WRITTEN PROBLEM: Rewrite the entries below with every occurrence of "tire track in snow" replaced by "wheel rut in snow", keeping everything else the same. Omit the pictures from your answer.

SUPPLIED RECORDS:

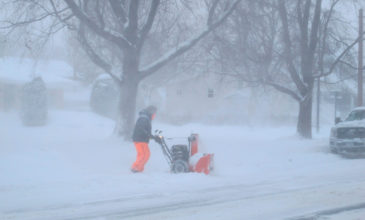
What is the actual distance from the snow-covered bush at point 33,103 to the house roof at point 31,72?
28.3 inches

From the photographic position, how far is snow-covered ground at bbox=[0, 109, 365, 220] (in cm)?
754

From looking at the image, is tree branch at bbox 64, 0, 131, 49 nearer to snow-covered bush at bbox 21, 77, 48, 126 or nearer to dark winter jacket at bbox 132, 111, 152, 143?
dark winter jacket at bbox 132, 111, 152, 143

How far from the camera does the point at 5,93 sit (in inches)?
Answer: 1190

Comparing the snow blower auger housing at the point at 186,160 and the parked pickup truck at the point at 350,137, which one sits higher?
the parked pickup truck at the point at 350,137

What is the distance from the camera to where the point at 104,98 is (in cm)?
3441

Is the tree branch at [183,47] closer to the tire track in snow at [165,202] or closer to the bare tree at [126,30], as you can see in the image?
the bare tree at [126,30]

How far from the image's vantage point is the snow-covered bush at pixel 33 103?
2778 centimetres

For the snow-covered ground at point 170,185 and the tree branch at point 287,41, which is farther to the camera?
the tree branch at point 287,41

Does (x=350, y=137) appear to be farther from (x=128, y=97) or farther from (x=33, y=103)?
(x=33, y=103)

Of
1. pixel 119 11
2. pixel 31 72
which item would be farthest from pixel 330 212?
pixel 31 72

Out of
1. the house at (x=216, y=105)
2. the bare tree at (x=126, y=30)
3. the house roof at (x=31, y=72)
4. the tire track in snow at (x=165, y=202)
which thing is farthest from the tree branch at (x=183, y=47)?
the house at (x=216, y=105)

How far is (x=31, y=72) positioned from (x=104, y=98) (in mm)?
10691

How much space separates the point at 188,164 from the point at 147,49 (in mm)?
10662

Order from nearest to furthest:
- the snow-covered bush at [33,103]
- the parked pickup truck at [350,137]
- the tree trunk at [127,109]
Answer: the parked pickup truck at [350,137], the tree trunk at [127,109], the snow-covered bush at [33,103]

SOLUTION FOR THIS EXERCISE:
What is the actual distance from the snow-covered bush at point 33,103 to the house roof at point 31,72?
28.3 inches

From the photographic position, how far is snow-covered ground at bbox=[0, 109, 365, 220] (in cm)?
754

From looking at the image, is tree branch at bbox 64, 0, 131, 49 nearer to snow-covered bush at bbox 21, 77, 48, 126 or nearer to dark winter jacket at bbox 132, 111, 152, 143?
dark winter jacket at bbox 132, 111, 152, 143

How far from the camera does the point at 5,93 sit (in inches)?
Answer: 1190

Comparing the snow blower auger housing at the point at 186,160 and the parked pickup truck at the point at 350,137, which one sits higher?
the parked pickup truck at the point at 350,137

What is the distance from the camera to where the point at 104,98 is (in cm)?
3441

Is the tree branch at [183,47] closer to the wheel rut in snow at [165,202] or closer to the bare tree at [126,30], as you can see in the image?
the bare tree at [126,30]

How far from the image's vantage point is the snow-covered bush at pixel 33 103?
2778 centimetres

For the snow-covered ground at point 170,185 and the tree branch at point 287,41, which is farther to the camera?
the tree branch at point 287,41

Does (x=350, y=137) appear to be farther from (x=128, y=97) or farther from (x=33, y=103)?
(x=33, y=103)

Of
1. pixel 119 11
2. pixel 31 72
which item would be farthest from pixel 330 212?
pixel 31 72

Out of
1. the house at (x=216, y=105)
2. the bare tree at (x=126, y=30)
3. the house roof at (x=31, y=72)
4. the wheel rut in snow at (x=165, y=202)
which thing is farthest from the tree branch at (x=183, y=47)?
the house at (x=216, y=105)

How far is (x=31, y=72) positioned from (x=104, y=98) (in mm)?
10691

How much space separates the point at 188,164 from the point at 147,49 (in mm)?
10662

Order from nearest to furthest:
- the snow-covered bush at [33,103]
- the parked pickup truck at [350,137]
- the tree trunk at [127,109]
Answer: the parked pickup truck at [350,137], the tree trunk at [127,109], the snow-covered bush at [33,103]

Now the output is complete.